You can also visit the Oregon Department of Justice's Q&A webpage on abortion law in Oregon here.

The U.S. Department of Health and Human Services has a website to help people understand their reproductive health rights, including your right to access abortion.​

People outside of Oregon can visit the repro legal helpline for legal information and advice about abortion laws in other states.

More information about abortion rights for immigrants can be found in this resource from the National Immigration Law Center.  

Minors who are 15 years and older can consent to medical services, including abortion services, without parental/guardian consent (ORS 109.640(3), as amended by Oregon Laws 2023, Chapter 228, Section 8).
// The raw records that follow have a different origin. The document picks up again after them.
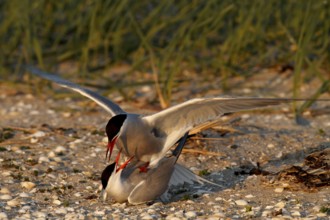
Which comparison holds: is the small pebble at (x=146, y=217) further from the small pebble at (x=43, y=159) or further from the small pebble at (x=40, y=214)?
the small pebble at (x=43, y=159)

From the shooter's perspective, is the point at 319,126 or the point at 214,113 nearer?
the point at 214,113

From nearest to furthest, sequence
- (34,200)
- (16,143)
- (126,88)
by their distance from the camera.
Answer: (34,200), (16,143), (126,88)

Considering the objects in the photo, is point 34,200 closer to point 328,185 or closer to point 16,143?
point 16,143

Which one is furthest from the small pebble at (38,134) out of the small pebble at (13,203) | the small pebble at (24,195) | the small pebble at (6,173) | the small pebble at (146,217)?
the small pebble at (146,217)

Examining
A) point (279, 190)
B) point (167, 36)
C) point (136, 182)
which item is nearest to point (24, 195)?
point (136, 182)

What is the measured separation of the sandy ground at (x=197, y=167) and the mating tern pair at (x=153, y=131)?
175 millimetres

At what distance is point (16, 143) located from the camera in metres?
5.16

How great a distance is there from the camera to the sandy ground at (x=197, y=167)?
158 inches

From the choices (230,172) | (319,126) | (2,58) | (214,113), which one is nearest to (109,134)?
(214,113)

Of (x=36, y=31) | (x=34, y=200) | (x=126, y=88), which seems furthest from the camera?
(x=36, y=31)

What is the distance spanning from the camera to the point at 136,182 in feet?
13.5

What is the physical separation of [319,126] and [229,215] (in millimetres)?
2063

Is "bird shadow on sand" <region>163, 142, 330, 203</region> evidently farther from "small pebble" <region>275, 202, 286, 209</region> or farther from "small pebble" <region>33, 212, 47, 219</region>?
"small pebble" <region>33, 212, 47, 219</region>

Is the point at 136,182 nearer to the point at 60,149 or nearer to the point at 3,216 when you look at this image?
the point at 3,216
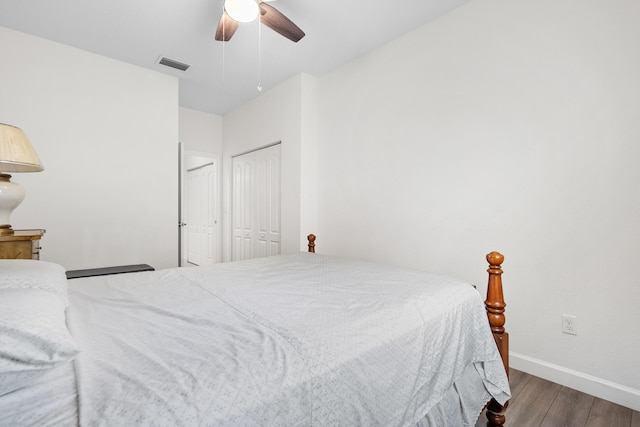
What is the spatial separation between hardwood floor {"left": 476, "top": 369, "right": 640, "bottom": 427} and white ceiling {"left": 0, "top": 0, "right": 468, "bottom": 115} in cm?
282

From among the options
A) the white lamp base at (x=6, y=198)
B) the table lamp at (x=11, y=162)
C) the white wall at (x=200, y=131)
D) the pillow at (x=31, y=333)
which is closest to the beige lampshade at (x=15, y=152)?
the table lamp at (x=11, y=162)

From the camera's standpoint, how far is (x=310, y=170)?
11.9ft

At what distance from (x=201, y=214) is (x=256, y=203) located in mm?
1785

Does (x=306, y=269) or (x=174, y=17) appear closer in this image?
(x=306, y=269)

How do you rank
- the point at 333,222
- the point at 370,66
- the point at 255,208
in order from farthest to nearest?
the point at 255,208, the point at 333,222, the point at 370,66

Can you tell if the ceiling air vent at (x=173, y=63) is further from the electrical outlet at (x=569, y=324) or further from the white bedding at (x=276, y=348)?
the electrical outlet at (x=569, y=324)

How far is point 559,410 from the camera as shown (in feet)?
5.40

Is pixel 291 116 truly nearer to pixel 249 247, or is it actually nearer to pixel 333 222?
pixel 333 222

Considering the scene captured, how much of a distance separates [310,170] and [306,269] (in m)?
1.95

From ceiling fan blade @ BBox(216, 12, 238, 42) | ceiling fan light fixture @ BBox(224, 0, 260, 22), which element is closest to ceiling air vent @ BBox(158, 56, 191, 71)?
→ ceiling fan blade @ BBox(216, 12, 238, 42)

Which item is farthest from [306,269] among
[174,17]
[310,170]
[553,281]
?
[174,17]

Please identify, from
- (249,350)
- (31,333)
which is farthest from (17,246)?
(249,350)

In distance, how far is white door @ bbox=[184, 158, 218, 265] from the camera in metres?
5.11

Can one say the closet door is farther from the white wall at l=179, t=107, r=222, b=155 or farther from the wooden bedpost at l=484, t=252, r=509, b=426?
the wooden bedpost at l=484, t=252, r=509, b=426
Minors under the age of 15 can consent to an abortion without parental/guardian consent only in the following circumstances: 

  • If the health care provider reasonably believes that involving the minor’s parent/guardian may result in the physical or emotional abuse or the neglect of the minor.
  • If the health care provider believes that requiring consent of the minor’s parent/guardian would not be in the minor’s best interest. In this circumstance, the health care provider is required to seek the agreement of another health care​​ provider in a separate medical practice or facility. (ORS 109.640(2)(b), as amended by Oregon Laws 2023, Chapter 228, Section 8).
If you need help understanding how this applies to you, reach out to one of the abortion clinics listed on the Where to Get an Abortion webpage.

Your right to privacy when visiting a health care provider:

Federal and state patient privacy laws protect your health information, and your health information generally cannot be released without your permission. There are exceptions. For example, your protected health information can be disclosed without your consent by a health care provider: 

  • ​For purposes of treatment or payment
  • If reporting is otherwise required by state law (like reporting certain diseases to public health authorities, or child abuse reporting)

In 2024, a new federal rule went into effect that makes sure information about reproductive health care stays private and protected. If a person receives reproductive health care that is lawful under the laws of the state where they received the care, then that information can’t be shared or used by a health care provider or health plan to conduct an investigation.

Youth under 18 have specific privacy and confidentially rights. More information can be found here.

While patient privacy laws apply to most health care organizations, including the clinics listed on the Where to Get an Abortion webpage, they do not apply to all persons or institutions that collect your personal health information. For example, some ​​clinics, like crisis pregnancy ​centers, or apps, may not be subject to federal and state privacy laws depending on whether they transmit any health information electronically. 

Health insurance and privacy:

Some of your medical information is also shared with your insurance provider. Under Oregon law, you have the right to have your insurance plan send protected health information directly to you instead of to the person who pays for your health insurance plan. People of any age, inc​luding youth, can make this request. For more information on this law and how to request protected health information, visit Oregon’s Department of Financial Regulation’s Patient right to privacy.

Make sure you talk to your health care provider about your privacy concerns.

If you are concerned that someone may find out about your abortion through your computer or phone history, you should think about digital privacy. There are steps you can take to keep your searches, location, and text messages private.

See below for resources to help you keep your online activity private: 

In 2017, Oregon passed the Reproductive Health Equity Act, otherwise known as RHEA. RHEA codified into state law a person’s right to receive an abortion, as well as a health care provider’s right to provide an abortion. 

In 2023, Oregon lawmakers expanded upon RHEA by passing HB 2002​​​, establishing the broader fundamental right for people to make decisions about their reproductive health, including the right to use or refuse contraception, to continue their pregnancy and give birth, or to terminate their pregnancy.